Like good wine, artisan bread is the refined product of its raw environment. And like great wine, its taste develops complexity over the seasons and absorbs the goût de terroir distinct to a particular period. I’m convinced our bread’s robustness speaks to the sweltering Australian summers or pollen-y springs of my youth. Then there’s the winter my father took to smoking a pipe and was banished to the garden for his habit. A dethroned lord of the manor, he would sit puffing in a bottomed-out lawn chair just under the kitchen window. It wasn’t sabotage, but loaves from that period had a smokiness guests couldn’t quite put their finger on. I like to refer to the baked goods from this era as the “Ready-rubbed Vintage of ’83.”
On a recent and rare visit home, I sat around the family table throwing back my mother’s raisin loaf with chunks of Gorgonzola and thin slices of pear. Savoring this home-fired manna, I looked at my three brothers from one to the other, and as I chewed, everything slowed. Contem-plating that we were as much a product of our mother’s nurturing as the bread we were breaking, I experienced a moment—just a small one—of overwhelming connectedness. As I watched her chatting at the end of the table, I got it. The commitment, the clucking, the devotion. I got it, right before it was gone.
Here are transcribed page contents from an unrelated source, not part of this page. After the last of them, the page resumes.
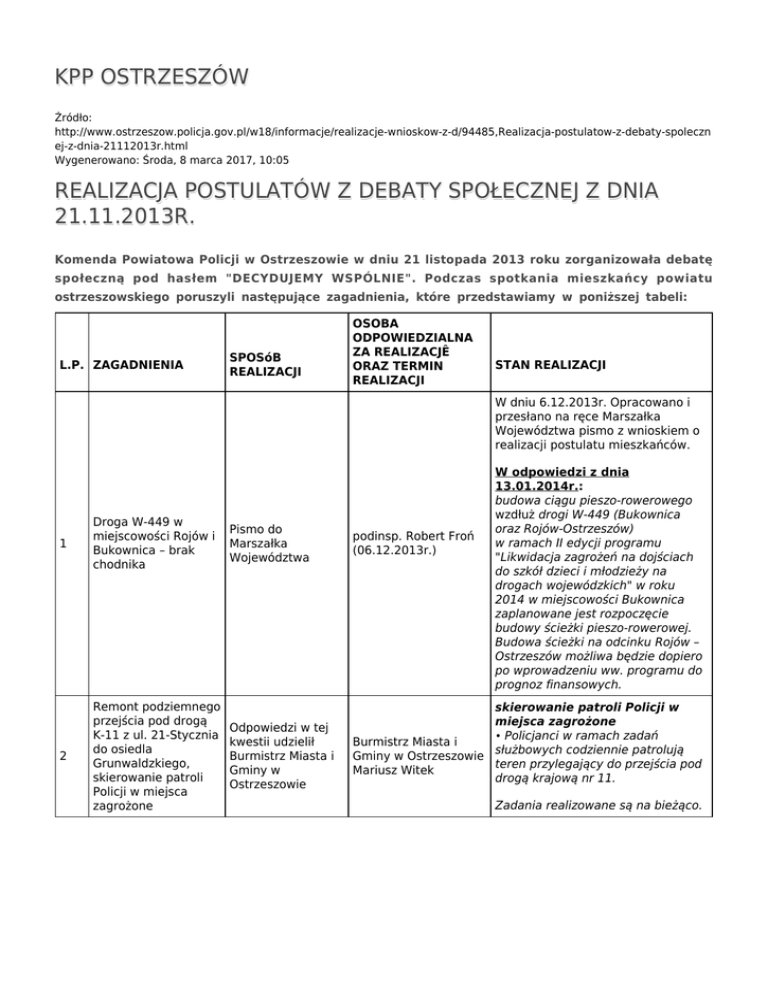 KPP OSTRZESZÓW

Źródło:
http://www.ostrzeszow.policja.gov.pl/w18/informacje/realizacje-wnioskow-z-d/94485,Realizacja-postulatow-z-debaty-spoleczn ej-z-dnia-21112013r.html
Wygenerowano: Środa, 8 marca 2017, 10:05

REALIZACJA POSTULATÓW Z DEBATY SPOŁECZNEJ Z DNIA 21.11.2013R.

Komenda Powiatowa Policji w Ostrzeszowie w dniu 21 listopada 2013 roku zorganizowała debatę społeczną pod hasłem "DECYDUJEMY WSPÓLNIE". Podczas spotkania mieszkańcy powiatu ostrzeszowskiego poruszyli następujące zagadnienia, które przedstawiamy w poniższej tabeli:

| L.P. | ZAGADNIENIA | SPOSóB REALIZACJI | OSOBA ODPOWIEDZIALNA ZA REALIZACJĘ ORAZ TERMIN REALIZACJI | STAN REALIZACJI |
|---|---|---|---|---|
| 1 | Droga W-449 w miejscowości Rojów i Bukownica – brak chodnika | Pismo do Marszałka Województwa | podinsp. Robert Froń (06.12.2013r.) | W dniu 6.12.2013r. Opracowano i przesłano na ręce Marszałka Województwa pismo z wnioskiem o realizacji postulatu mieszkańców. W odpowiedzi z dnia 13.01.2014r.: budowa ciągu pieszo-rowerowego wzdłuż drogi W-449 (Bukownica oraz Rojów-Ostrzeszów) w ramach II edycji programu "Likwidacja zagrożeń na dojściach do szkół dzieci i młodzieży na drogach wojewódzkich" w roku 2014 w miejscowości Bukownica zaplanowane jest rozpoczęcie budowy ścieżki pieszo-rowerowej. Budowa ścieżki na odcinku Rojów – Ostrzeszów możliwa będzie dopiero po wprowadzeniu ww. programu do prognoz finansowych. |
| 2 | Remont podziemnego przejścia pod drogą K-11 z ul. 21-Stycznia do osiedla Grunwaldzkiego, skierowanie patroli Policji w miejsca zagrożone | Odpowiedzi w tej kwestii udzielił Burmistrz Miasta i Gminy w Ostrzeszowie | Burmistrz Miasta i Gminy w Ostrzeszowie Mariusz Witek | skierowanie patroli Policji w miejsca zagrożone • Policjanci w ramach zadań służbowych codziennie patrolują teren przylegający do przejścia pod drogą krajową nr 11. Zadania realizowane są na bieżąco. |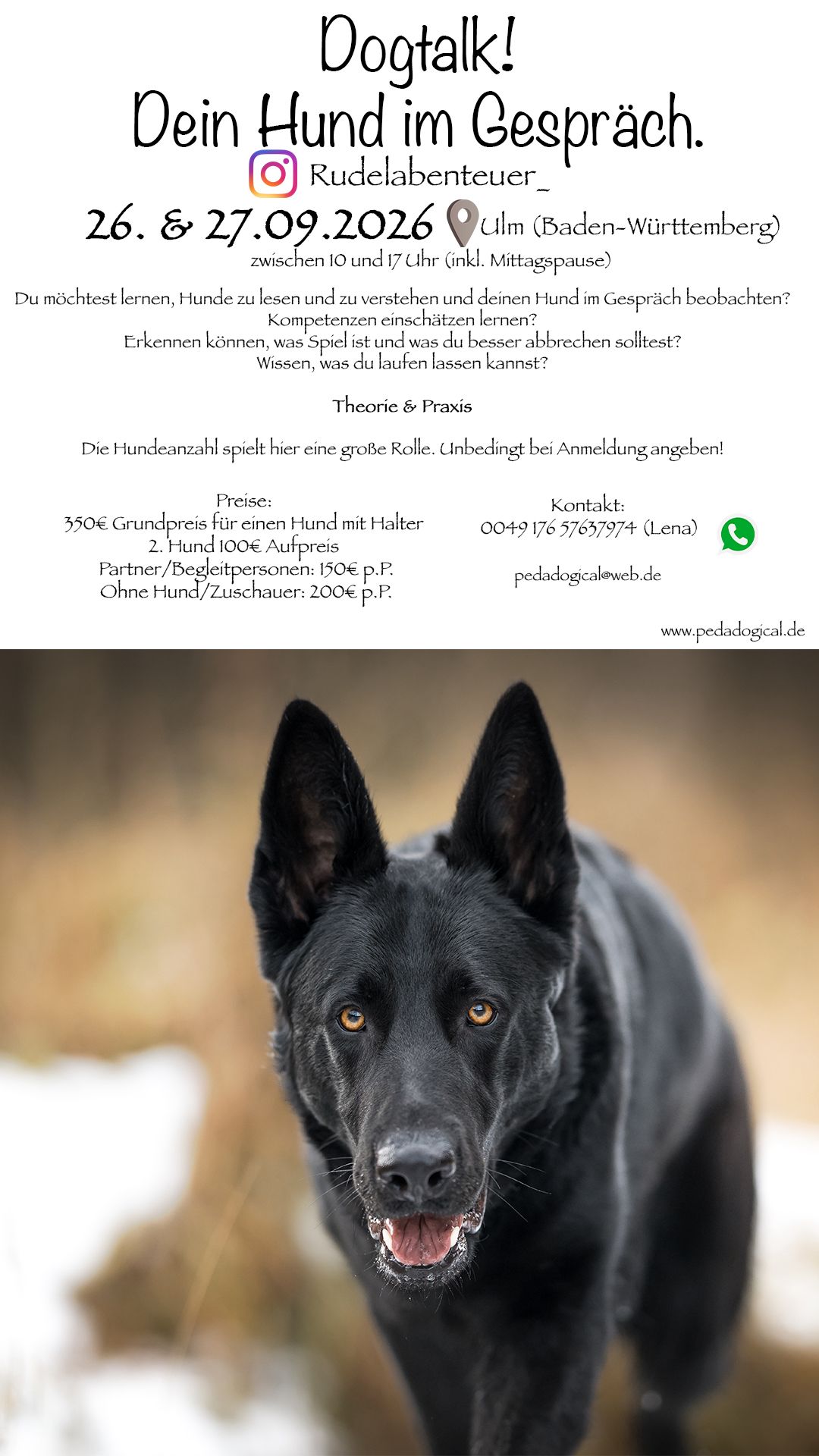 Dogtalk!
Dein Hund im Gespräch.

Rudelabenteuer_

26. & 27.09.2026 Ulm (Baden-Württemberg)
zwischen 10 und 17 Uhr (inkl. Mittagspause)

Du möchtest lernen, Hunde zu lesen und zu verstehen und deinen Hund im Gespräch beobachten?
Kompetenzen einschätzen lernen?
Erkennen können, was Spiel ist und was du besser abbrechen solltest?
Wissen, was du laufen lassen kannst?

Theorie & Praxis

Die Hundeanzahl spielt hier eine große Rolle. Unbedingt bei Anmeldung angeben!

Preise:
350€ Grundpreis für einen Hund mit Halter
2. Hund 100€ Aufpreis
Partner/Begleitpersonen: 150€ p.P.
Ohne Hund/Zuschauer: 200€ p.P.

Kontakt:
0049 176 57637974 (Lena)

pedadogical@web.de

www.pedadogical.de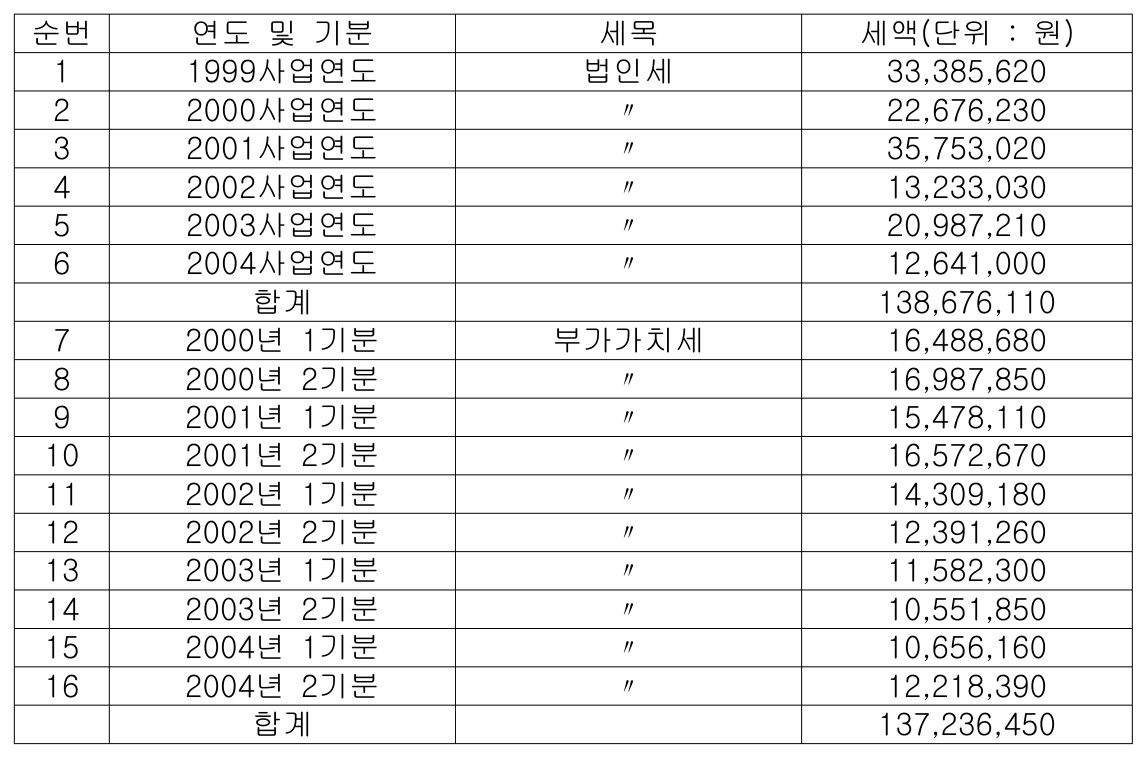 | 순번 | 연도 및 기분 | 세목 | 세액(단위 : 원) |
|---|---|---|---|
| 1 | 1999사업연도 | 법인세 | 33,385,620 |
| 2 | 2000사업연도 | 〃 | 22,676,230 |
| 3 | 2001사업연도 | 〃 | 35,753,020 |
| 4 | 2002사업연도 | 〃 | 13,233,030 |
| 5 | 2003사업연도 | 〃 | 20,987,210 |
| 6 | 2004사업연도 | 〃 | 12,641,000 |
|  | 합계 |  | 138,676,110 |
| 7 | 2000년 1기분 | 부가가치세 | 16,488,680 |
| 8 | 2000년 2기분 | 〃 | 16,987,850 |
| 9 | 2001년 1기분 | 〃 | 15,478,110 |
| 10 | 2001년 2기분 | 〃 | 16,572,670 |
| 11 | 2002년 1기분 | 〃 | 14,309,180 |
| 12 | 2002년 2기분 | 〃 | 12,391,260 |
| 13 | 2003년 1기분 | 〃 | 11,582,300 |
| 14 | 2003년 2기분 | 〃 | 10,551,850 |
| 15 | 2004년 1기분 | 〃 | 10,656,160 |
| 16 | 2004년 2기분 | 〃 | 12,218,390 |
|  | 합계 |  | 137,236,450 |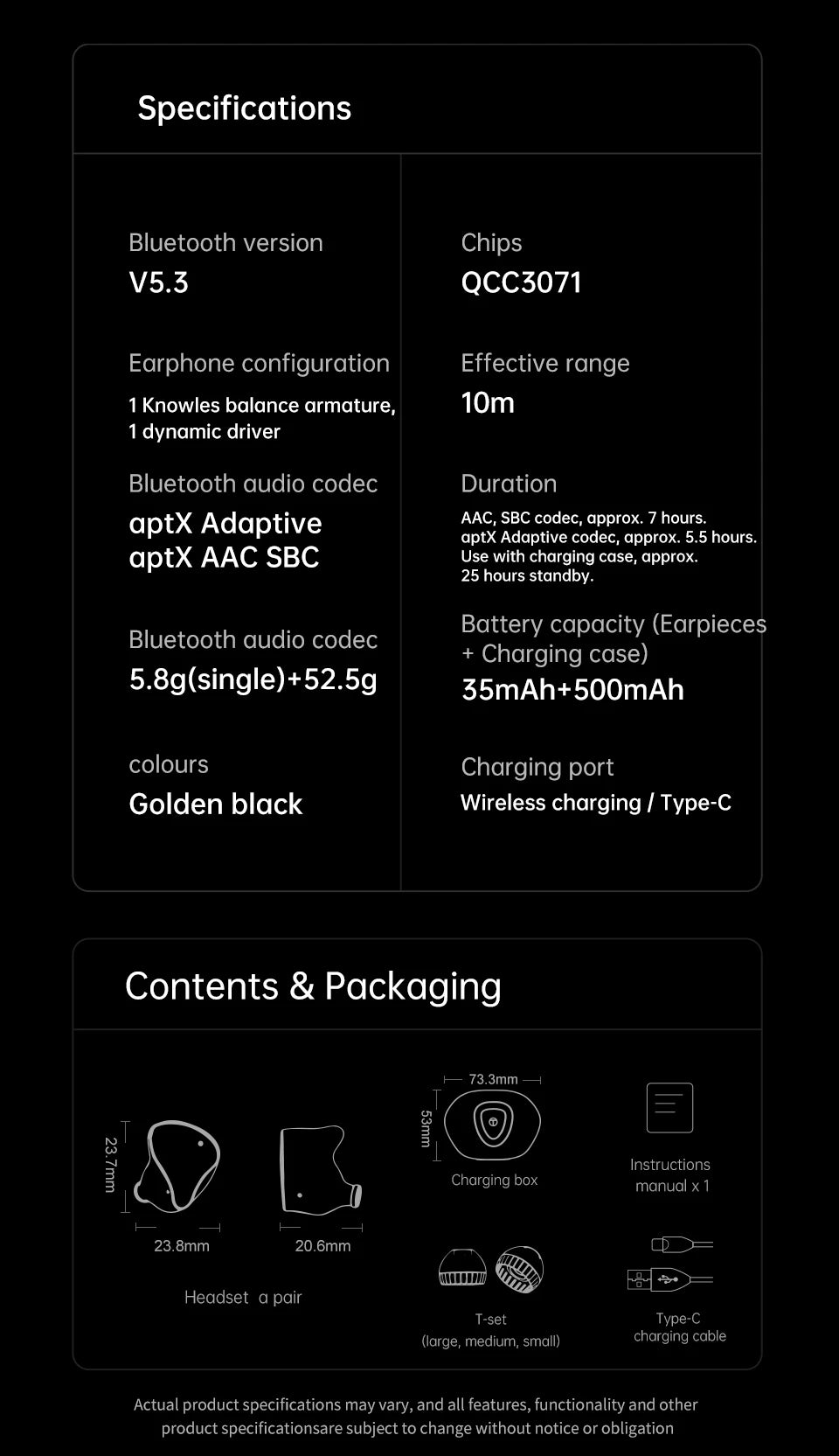 Specifications

Bluetooth version
V5.3

Earphone configuration
1 Knowles balance armature,
1 dynamic driver

Bluetooth audio codec
aptX Adaptive
aptX AAC SBC

Bluetooth audio codec
5.8g(single)+52.5g

colours
Golden black

Chips
QCC3071

Effective range
10m

Duration
AAC, SBC codec, approx. 7 hours.
aptX Adaptive codec, approx. 5.5 hours.
Use with charging case, approx.
25 hours standby.

Battery capacity (Earpieces + Charging case)
35mAh+500mAh

Charging port
Wireless charging / Type-C

Contents & Packaging

23.7mm

23.8mm

20.6mm

Headset a pair

73.3mm

53mm

Charging box

Instructions
manual x 1

T-set
(large, medium, small)

Type-C
charging cable

Actual product specifications may vary, and all features, functionality and other product specificationsare subject to change without notice or obligation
But not completely. A couple of nights later, during a lively session of “What are you going to leave me when you die?” (an old chestnut I like to ignite on occasion to gratify my dark humor), my mom informed me that she was going to bequeath Flo to me. Needless to say, this time I was not amused. Angling for some heirloom jewelry, I had instead secured a breathing mound of bacteria. “I know you won’t let her die,” said my mother matter-of-factly. I looked at her and she at me, and that was that.
Having returned to New York, I still eat out at least two meals a day, no less than five days a week. But one of these days, it seems I may just inherit that baking bug after all.